Спустя четыре месяца после «Меланхолии» на экраны российских кинотеатров выходит фильм-катастрофа Дэвида МакКензи «Последняя любовь на Земле» (Адекватность перевода — это отдельная тема, увы, больная для наших переводчиков. На языке оригинала название звучит как «Perfect Sense», что куда лучше раскрывает смысл картины, как уже не раз отмечали обитатели российских кино-форумов). По сравнению с «Меланхолией», фильм гораздо менее эстетский и гораздо более простой, но не уступающий по силе воздействия снятой фон Триером картине о конце света, которую многие критики и блогеры окрестили «гламурным китчем».
Фабула картины МакКензи строится на том, что Земле угрожает неизвестная эпидемия: люди лишаются чувств, по всему миру зафиксированы случаи утраты сначала обоняния, затем сбоя в работе вкусовых рецепторов, слуха и зрения. Начало конца человечества заставляет Майкла и Сьюзен увидеть в ничем непримечательном знакомстве нечто большее, чем мимолетную связь. Физические метафоры фильма считываются достаточно просто — только потеряв обоняние люди научились обращать внимание на окружающий мир, «чувствовать» запах неба, листа, земли, только утратив вкусовые ощущения, они учатся постигать вкус жизни, а лишившись возможности слышать и видеть, они наконец начали ощущать потребность слушать и узнавать друг друга. Методом исключения несложно понять, какое чувство на Земле является самым важным, способным заменить все остальные. Что же делает этот лишенный загадок и витиеватых аллюзий фильм, с легко улавливаемой главной идеей, таким особенным (а именно это ощущение возникает после просмотра)? Как раз его простота и подчеркнуто реалистичная манера изображения. Жизнь как жизнь, люди как люди, в фильме нет ничего надуманного и лишнего, история любви героев преподносится без налета романтизма, с максимальной естественностью. Технически простым решением режиссер создает эффект присутствия, проецируя на зрителя сначала потерю слуха, затем — зрения, добиваясь тем самым со-переживания героям. У МакКензи получился довольно жизнеутверждающий фильм о катастрофе, фильм с простой, затертой, известной со времен Горация, но оттого не менее актуальной моралью «Carpe diem» («Лови мгновение»). Или, учитывая тему рассматриваемых фильмов и посыл их авторов, — «Memento mori» («Помните, что вы смертны»).

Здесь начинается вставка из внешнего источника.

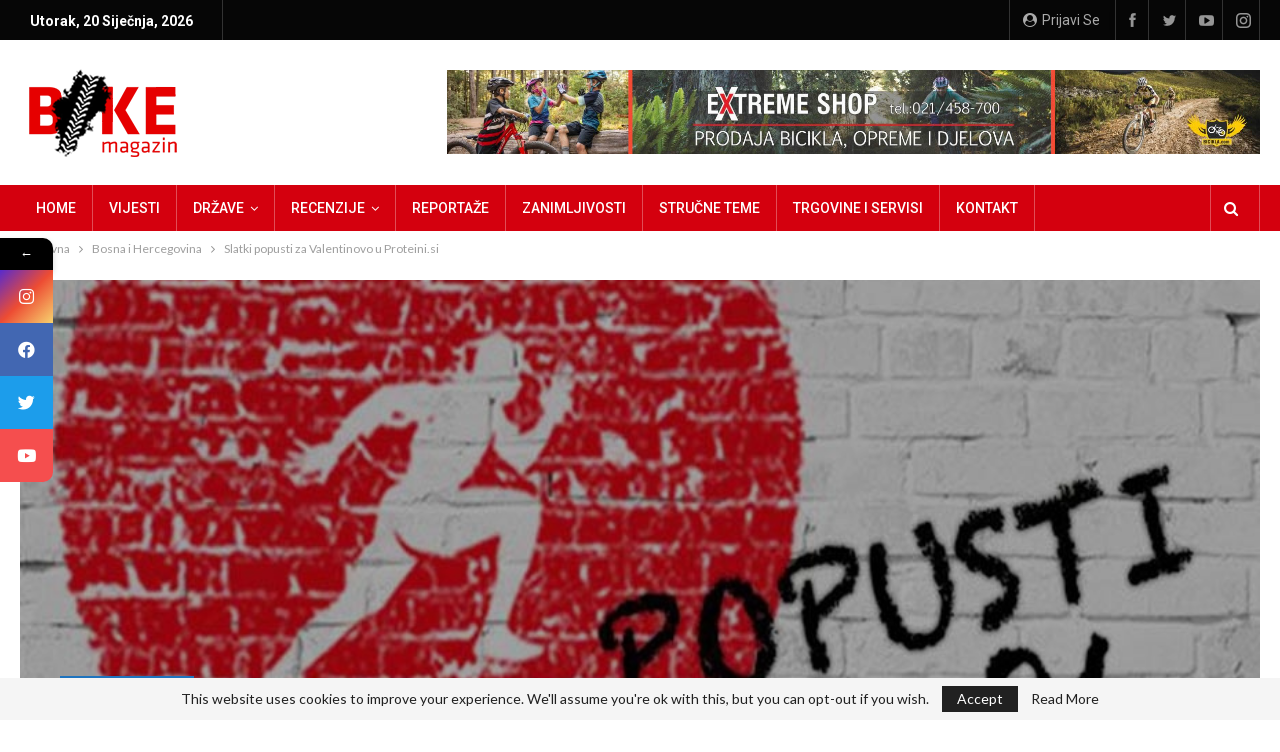

--- FILE ---
content_type: text/html; charset=UTF-8
request_url: https://bikemagazin.info/wp-admin/admin-ajax.php
body_size: 107
content:
{"status":"succeed","html":"<i class=\"bf-icon  fa fa-eye\"><\/i> <b class=\"number\">310<\/b>"}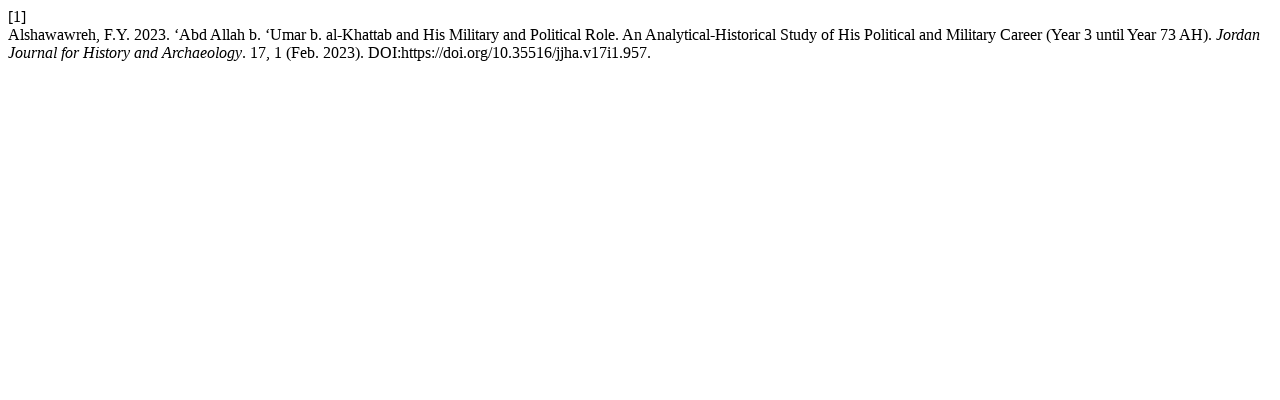

--- FILE ---
content_type: text/html; charset=UTF-8
request_url: https://jjournals.ju.edu.jo/index.php/jjha/citationstylelanguage/get/acm-sig-proceedings?submissionId=957&publicationId=957
body_size: 486
content:
<div class="csl-bib-body">
  <div class="csl-entry"><div class="csl-left-margin">[1]</div><div class="csl-right-inline">Alshawawreh, F.Y. 2023. ‘Abd Allah b. ‘Umar b. al-Khattab and His Military and Political Role. An Analytical-Historical Study of His Political and Military Career (Year 3 until Year 73 AH). <i>Jordan Journal for History and Archaeology</i>. 17, 1 (Feb. 2023). DOI:https://doi.org/10.35516/jjha.v17i1.957.</div></div>
</div>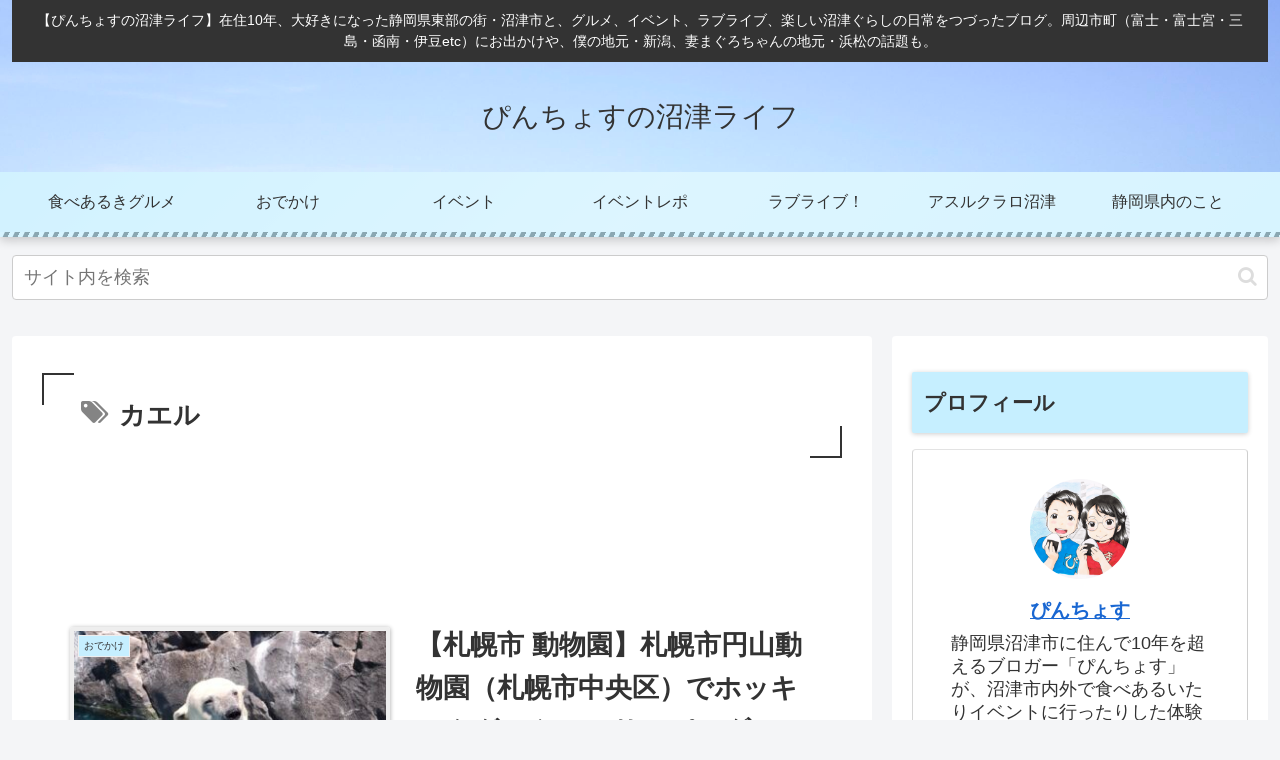

--- FILE ---
content_type: text/html; charset=utf-8
request_url: https://www.google.com/recaptcha/api2/aframe
body_size: 268
content:
<!DOCTYPE HTML><html><head><meta http-equiv="content-type" content="text/html; charset=UTF-8"></head><body><script nonce="HQfQ4QkP4Ko5s0wDQLmYBg">/** Anti-fraud and anti-abuse applications only. See google.com/recaptcha */ try{var clients={'sodar':'https://pagead2.googlesyndication.com/pagead/sodar?'};window.addEventListener("message",function(a){try{if(a.source===window.parent){var b=JSON.parse(a.data);var c=clients[b['id']];if(c){var d=document.createElement('img');d.src=c+b['params']+'&rc='+(localStorage.getItem("rc::a")?sessionStorage.getItem("rc::b"):"");window.document.body.appendChild(d);sessionStorage.setItem("rc::e",parseInt(sessionStorage.getItem("rc::e")||0)+1);localStorage.setItem("rc::h",'1764480057359');}}}catch(b){}});window.parent.postMessage("_grecaptcha_ready", "*");}catch(b){}</script></body></html>

--- FILE ---
content_type: application/javascript; charset=utf-8;
request_url: https://dalc.valuecommerce.com/app3?p=891670322&_s=https%3A%2F%2Fnumazulife.com%2Ftag%2F%25E3%2582%25AB%25E3%2582%25A8%25E3%2583%25AB%2F&vf=iVBORw0KGgoAAAANSUhEUgAAAAMAAAADCAYAAABWKLW%2FAAAAMklEQVQYVwEnANj%2FAQEWAP9oFdQAztUxAAGx0gP%2F37ElAHoH3QABuwqK%2F1DmxgCCELAAI3EPYyQS9UgAAAAASUVORK5CYII%3D
body_size: 4650
content:
vc_linkswitch_callback({"t":"692bd438","r":"aSvUOAAHM7cDkIMoCooERAqKC5ZYLg","ub":"aSvUNwAFsdIDkIMoCooFuwqKC%2FBQjQ%3D%3D","vcid":"e3Tcpv4HE03q66r2hg5R-y_hYJtvTtam9dQrmROq81JbO1S91wh-8YIb9Z6-lTLI5BGekL8R6fM","vcpub":"0.471991","s":3746234,"www.eflora.co.jp":{"a":"2802196","m":"2105846","g":"3baf8c0f8c"},"fcf.furunavi.jp":{"a":"2773224","m":"3267352","g":"c4a4df2ad8","sp":"utm_source%3Dvc%26utm_medium%3Daffiliate%26utm_campaign%3Dproduct_detail"},"dom.jtb.co.jp":{"a":"2549714","m":"2161637","g":"e1a5729abb","sp":"utm_source%3Dvcdom%26utm_medium%3Daffiliate"},"mini-shopping.yahoo.co.jp":{"a":"2826703","m":"2201292","g":"8a19cbfa8c"},"furunavi.jp":{"a":"2773224","m":"3267352","g":"c4a4df2ad8","sp":"utm_source%3Dvc%26utm_medium%3Daffiliate%26utm_campaign%3Dproduct_detail"},"shopping.geocities.jp":{"a":"2826703","m":"2201292","g":"8a19cbfa8c"},"www.expedia.co.jp":{"a":"2438503","m":"2382533","g":"a3d3c718d0","sp":"eapid%3D0-28%26affcid%3Djp.network.valuecommerce.general_mylink."},"www.jtb.co.jp/kokunai":{"a":"2549714","m":"2161637","g":"e1a5729abb","sp":"utm_source%3Dvcdom%26utm_medium%3Daffiliate"},"shopping.yahoo.co.jp":{"a":"2826703","m":"2201292","g":"8a19cbfa8c"},"realestate.yahoo.co.jp":{"a":"2878982","m":"3625846","g":"687534bf8c"},"www.jtbonline.jp":{"a":"2549714","m":"2161637","g":"e1a5729abb","sp":"utm_source%3Dvcdom%26utm_medium%3Daffiliate"},"www.amazon.co.jp":{"a":"2614000","m":"2366370","g":"6281dc03ac","sp":"tag%3Dvc-22%26linkCode%3Dure"},"www.ikyu.com":{"a":"2675907","m":"221","g":"0f34ab7788"},"www.jtb.co.jp/kokunai_htl":{"a":"2549714","m":"2161637","g":"e1a5729abb","sp":"utm_source%3Dvcdom%26utm_medium%3Daffiliate"},"approach.yahoo.co.jp":{"a":"2826703","m":"2201292","g":"8a19cbfa8c"},"d1ys6hwpe74y8z.cloudfront.net":{"a":"2817906","m":"3414447","g":"28604b688c"},"www.tabirai.net":{"a":"2797949","m":"3368354","g":"7cbfb34f8c"},"furusatohonpo.jp":{"a":"2817906","m":"3414447","g":"28604b688c"},"welove.expedia.co.jp":{"a":"2438503","m":"2382533","g":"a3d3c718d0","sp":"eapid%3D0-28%26affcid%3Djp.network.valuecommerce.general_mylink."},"www.netmile.co.jp":{"a":"2438503","m":"2382533","g":"a3d3c718d0","sp":"eapid%3D0-28%26affcid%3Djp.network.valuecommerce.general_mylink."},"tabelog.com":{"a":"2797472","m":"3366797","g":"85a8d5788c"},"www.hotpepper.jp?vos=nhppvccp99002":{"a":"2594692","m":"2262623","g":"84c26586a3","sp":"vos%3Dnhppvccp99002"},"wwwtst.hotpepper.jp":{"a":"2594692","m":"2262623","g":"84c26586a3","sp":"vos%3Dnhppvccp99002"},"ebookjapan.yahoo.co.jp":{"a":"2349414","m":"2103493","g":"101e01e0a0","sp":"dealerid%3D40001"},"external-test-pc.staging.furunavi.com":{"a":"2773224","m":"3267352","g":"c4a4df2ad8","sp":"utm_source%3Dvc%26utm_medium%3Daffiliate%26utm_campaign%3Dproduct_detail"},"biz.travel.yahoo.co.jp":{"a":"2761515","m":"2244419","g":"6af73a2d8c"},"www.jtb.co.jp/kokunai_hotel":{"a":"2549714","m":"2161637","g":"e1a5729abb","sp":"utm_source%3Dvcdom%26utm_medium%3Daffiliate"},"jalan.net":{"a":"2513343","m":"2130725","g":"f75d39388c"},"www.jtb.co.jp":{"a":"2549714","m":"2161637","g":"e1a5729abb","sp":"utm_source%3Dvcdom%26utm_medium%3Daffiliate"},"lohaco.jp":{"a":"2686782","m":"2994932","g":"99c46ce38c"},"7net.omni7.jp":{"a":"2602201","m":"2993472","g":"3f73fa1e8c"},"travel.yahoo.co.jp":{"a":"2761515","m":"2244419","g":"6af73a2d8c"},"app-external-test-pc.staging.furunavi.com":{"a":"2773224","m":"3267352","g":"c4a4df2ad8","sp":"utm_source%3Dvc%26utm_medium%3Daffiliate%26utm_campaign%3Dproduct_detail"},"www.omni7.jp":{"a":"2602201","m":"2993472","g":"3f73fa1e8c"},"restaurant.ikyu.com":{"a":"2349006","m":"2302203","g":"04b1bf3b8c"},"paypaystep.yahoo.co.jp":{"a":"2826703","m":"2201292","g":"8a19cbfa8c"},"service.expedia.co.jp":{"a":"2438503","m":"2382533","g":"a3d3c718d0","sp":"eapid%3D0-28%26affcid%3Djp.network.valuecommerce.general_mylink."},"app.furunavi.jp":{"a":"2773224","m":"3267352","g":"c4a4df2ad8","sp":"utm_source%3Dvc%26utm_medium%3Daffiliate%26utm_campaign%3Dproduct_detail"},"jtb.co.jp":{"a":"2549714","m":"2161637","g":"e1a5729abb","sp":"utm_source%3Dvcdom%26utm_medium%3Daffiliate"},"www.jalan.net/activity":{"a":"2720182","m":"3222781","g":"55b793518c"},"lohaco.yahoo.co.jp":{"a":"2686782","m":"2994932","g":"99c46ce38c"},"l":5,"7netshopping.jp":{"a":"2602201","m":"2993472","g":"3f73fa1e8c"},"paypaymall.yahoo.co.jp":{"a":"2826703","m":"2201292","g":"8a19cbfa8c"},"p":891670322,"bit.ly":{"a":"2773224","m":"3267352","g":"c4a4df2ad8","sp":"utm_source%3Dvc%26utm_medium%3Daffiliate%26utm_campaign%3Dproduct_detail"},"www.hotpepper.jp":{"a":"2594692","m":"2262623","g":"84c26586a3","sp":"vos%3Dnhppvccp99002"}})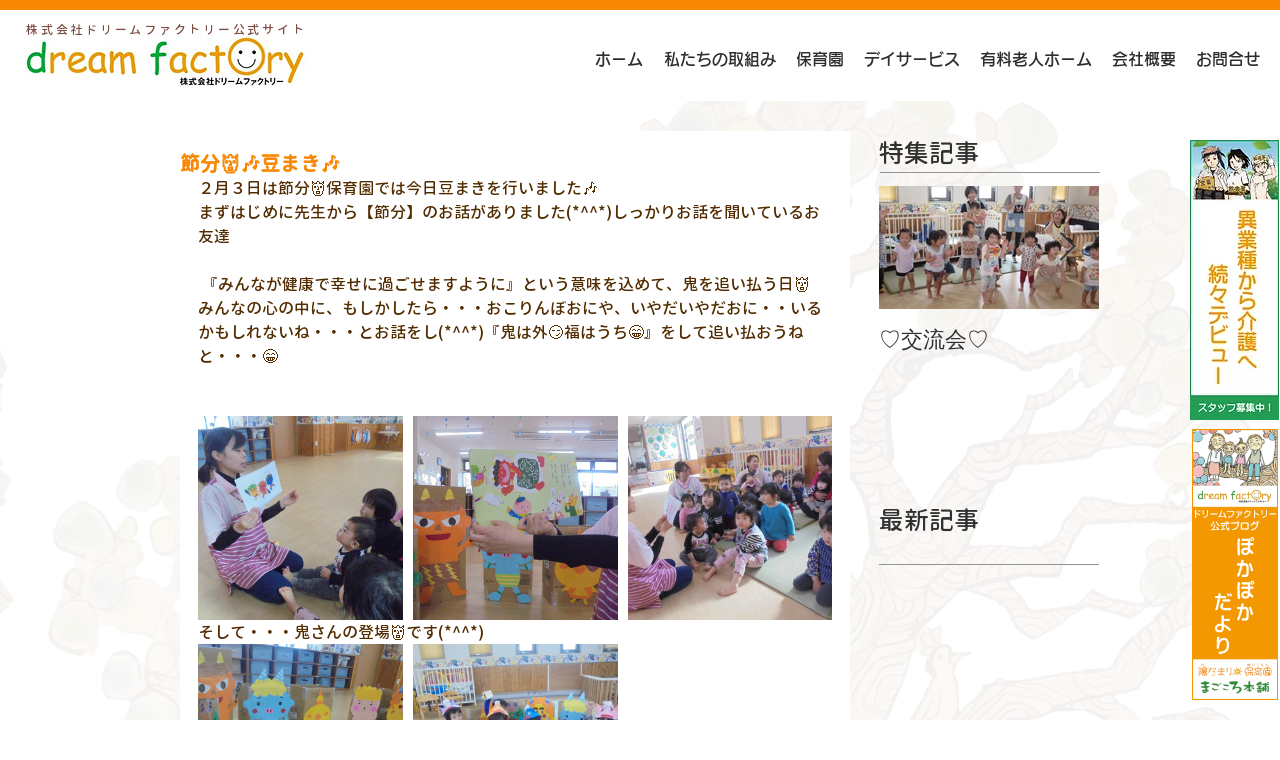

--- FILE ---
content_type: text/css; charset=utf-8
request_url: https://www.dr-factory.jp/_serverless/pro-gallery-css-v4-server/layoutCss?ver=2&id=8joip-not-scoped&items=4723_5152_3864&container=2896_634_320_720&options=gallerySizeType:px%7CenableInfiniteScroll:true%7CtitlePlacement:SHOW_ON_HOVER%7CgridStyle:1%7CimageMargin:10%7CgalleryLayout:2%7CisVertical:false%7CnumberOfImagesPerRow:3%7CgallerySizePx:300%7CcubeRatio:1%7CcubeType:fill%7CgalleryThumbnailsAlignment:bottom%7CthumbnailSpacings:0
body_size: -292
content:
#pro-gallery-8joip-not-scoped [data-hook="item-container"][data-idx="0"].gallery-item-container{opacity: 1 !important;display: block !important;transition: opacity .2s ease !important;top: 0px !important;left: 0px !important;right: auto !important;height: 204px !important;width: 205px !important;} #pro-gallery-8joip-not-scoped [data-hook="item-container"][data-idx="0"] .gallery-item-common-info-outer{height: 100% !important;} #pro-gallery-8joip-not-scoped [data-hook="item-container"][data-idx="0"] .gallery-item-common-info{height: 100% !important;width: 100% !important;} #pro-gallery-8joip-not-scoped [data-hook="item-container"][data-idx="0"] .gallery-item-wrapper{width: 205px !important;height: 204px !important;margin: 0 !important;} #pro-gallery-8joip-not-scoped [data-hook="item-container"][data-idx="0"] .gallery-item-content{width: 205px !important;height: 204px !important;margin: 0px 0px !important;opacity: 1 !important;} #pro-gallery-8joip-not-scoped [data-hook="item-container"][data-idx="0"] .gallery-item-hover{width: 205px !important;height: 204px !important;opacity: 1 !important;} #pro-gallery-8joip-not-scoped [data-hook="item-container"][data-idx="0"] .item-hover-flex-container{width: 205px !important;height: 204px !important;margin: 0px 0px !important;opacity: 1 !important;} #pro-gallery-8joip-not-scoped [data-hook="item-container"][data-idx="0"] .gallery-item-wrapper img{width: 100% !important;height: 100% !important;opacity: 1 !important;} #pro-gallery-8joip-not-scoped .pro-gallery-prerender{height:204px !important;}#pro-gallery-8joip-not-scoped {height:204px !important; width:634px !important;}#pro-gallery-8joip-not-scoped .pro-gallery-margin-container {height:204px !important;}#pro-gallery-8joip-not-scoped .pro-gallery {height:204px !important; width:634px !important;}#pro-gallery-8joip-not-scoped .pro-gallery-parent-container {height:204px !important; width:644px !important;}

Вопрос, который напрашивается сам собой: так ли уж страшен Апокалипсис по сравнению с проблемами, которые стоят перед человечеством «здесь и сейчас» ¬ утрата внутренней целостности, кризис идентичности (как в «Меланхолии») и кризис современного общества потребления, чреватого бессистемным «поглощением» (как в «Perfect Sense») всего и вся? Эти фильмы явно не для тех, кто не хочет расставаться с состоянием собственного идеального комфорта.